Mi hermano y yo observábamos estupefactos: nunca habíamos visto el cuerpo del beato, y resultaba aún más interesante para nosotros el ver un cuerpo tan bien conservado.

Lo único que resultaba visible del santo eran sus pies y su cara, ya que lo demás de su delgadísimo cuerpo estaba cubierto por un hábito de fraile… y hablando de cara y pies: justo a la altura de los ya mencionados miembros, había aún dos urnas más para echar ahí una ofrenda, ahora para el beato.

Lo chistoso es que en estas la ranura era lo suficientemente grande como para que cupieran billetes, a diferencia de la que vimos frente al niño dios. Ladeé una de esas urnas discretamente. ¡Uf! Esta no está nada vacía de dinero. Supongo que la que estaba en su cabecera tampoco estaba vacía.

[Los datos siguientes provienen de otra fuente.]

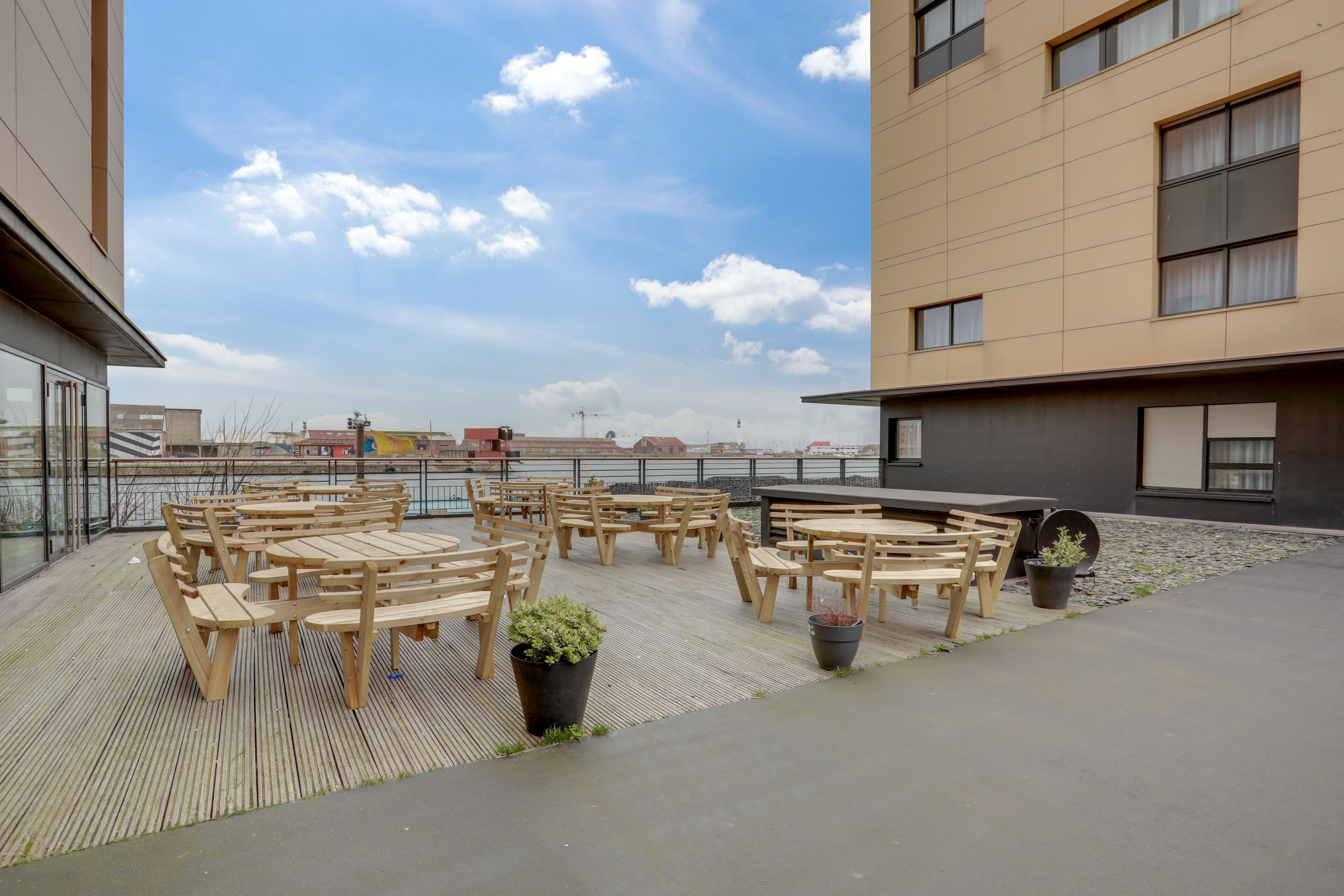 Une terrasse extérieure avec des tables et des chaises en bois, des plantes en pot et une vue sur le panorama urbain.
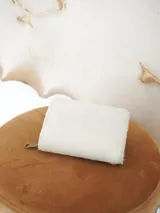 Billetera Actitud Sur de cuero con pelo vacuno en color blanco, con cierre perimetral y compartimentos internos de cuero.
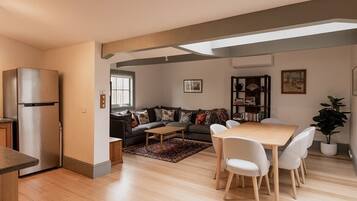 A modern living space with a kitchen, dining area, and a sofa set.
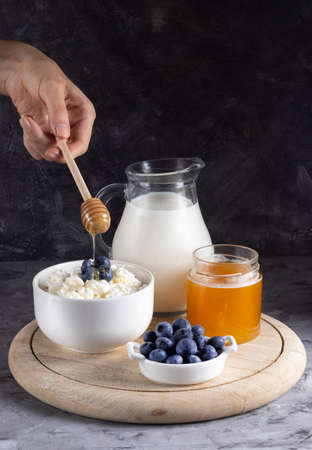 Honey pouring on grained curd with blueberries in a white plate on a gray backgroundの写真素材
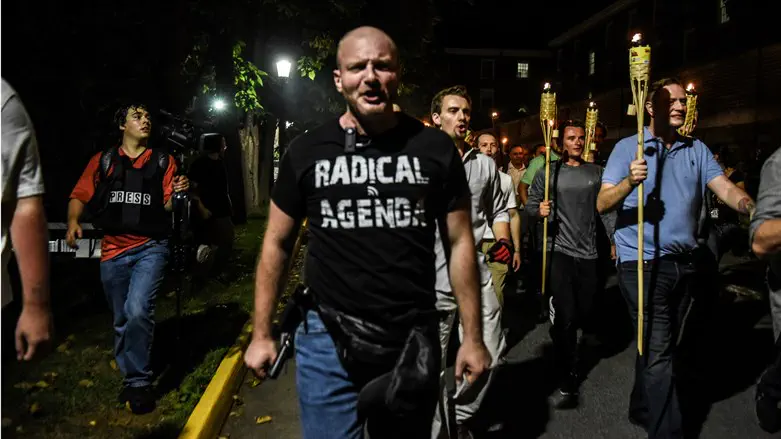 Christopher Cantwell marches with far-right demonstrators in Charlottesville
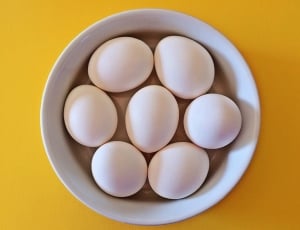 7 eggs on white ceramic bowl thumbnail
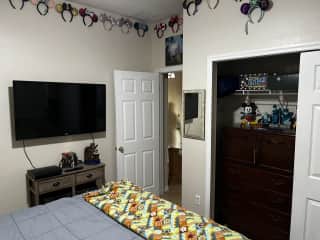 Guest room 1 - tv, closet with dresser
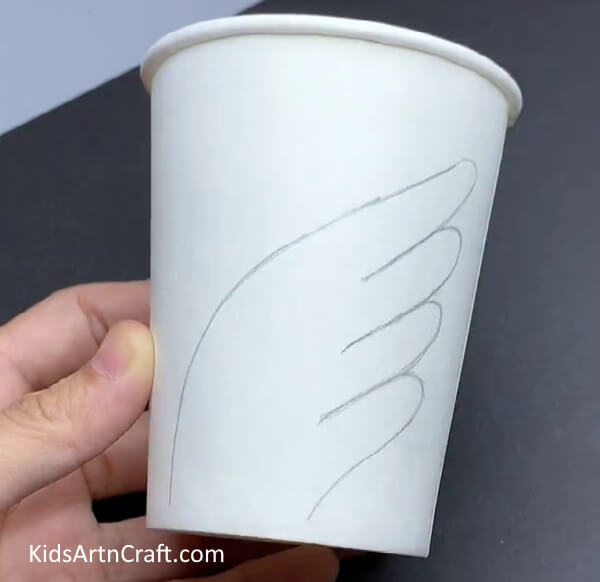 Tracing Wing With Pencil - Step-by-Step Guide to Making a Swan Out of Recycled Paper Cups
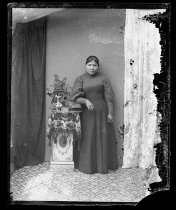 Woman with books on pedestal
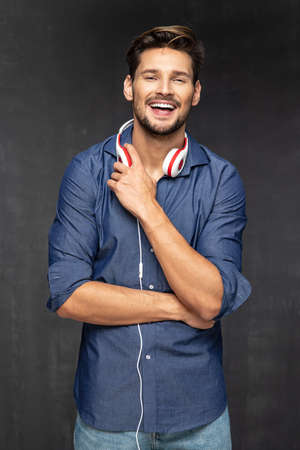 Happy young man with headphones. Listening musicの写真素材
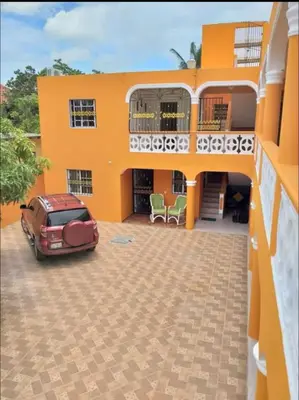 a house with a car parked in front of it at Apartamentos España in Sosúa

En lo que más personas llegaban a poner sus manos encima de la urna del santo, nosotros nos pusimos a leer una biografía de San Sebastián que estaba justo junto a la urna a la vista de todos, en español para los turistas hispanohablantes e inglés para los turistas extranjeros que no saben ni jota de español… aunque cuando revisé la versión en inglés, pude notar que había varios párrafos en los que se equivocaron en una oración por la gramática o la ortografía o porque simple y sencillamente no daban bien a entender una idea. Lo único que aprendimos de ahí que no hubiéramos aprendido de los murales fue que Sebastián murió a la edad de 98 años.

Al fin salimos de la iglesia, apresurados por un fraile que nos dijo que ya era hora de salir de la iglesia porque ya iban a cerrar. Revisé mi celular rápidamente para ver la hora: vaya, cierran bastante temprano. Apenas eran las 8:10 de la noche.

Sentí el aire frío golpeándome de lleno en la cara. Aprovechando que ahora estábamos afuera, me fijé en la estatua que estaba a unos doscientos metros de la iglesia, en la que se mostraba al Beato Sebastián de Aparicio con un indígena arrodillado a sus pies.

En el bloque de concreto sobre el que estaban paradas las inmóviles figuras, se podía leer “Beato Sebastián de Aparicio: Patrono de los caminos de la Nueva España.” Junto al título del santo estaba el escudo de la ciudad de Puebla, ya pintarrajeado por algún bándalo y con estampitas pegadas en la piedra.

Debajo de todo lo que se podía leer había un mapa que dejaba a la vista Veracruz, Puebla y la Ciudad de México, mostrando los caminos que el Beato abrió para facilitar la comunicación.

Corrimos cuando notamos que nuestra mamá y tía nos habían dejado atrás, alcanzándolas después de unos momentos. Los vendedores ambulantes ya habían desaparecido de la explanada. Entramos de nuevo en el coche, refugiándonos del aire frío de la noche.

La autora es estudiante del curso de Historia Regional del Bachillerato General Matutino del Benemérito Instituto Normal del Estado de Puebla.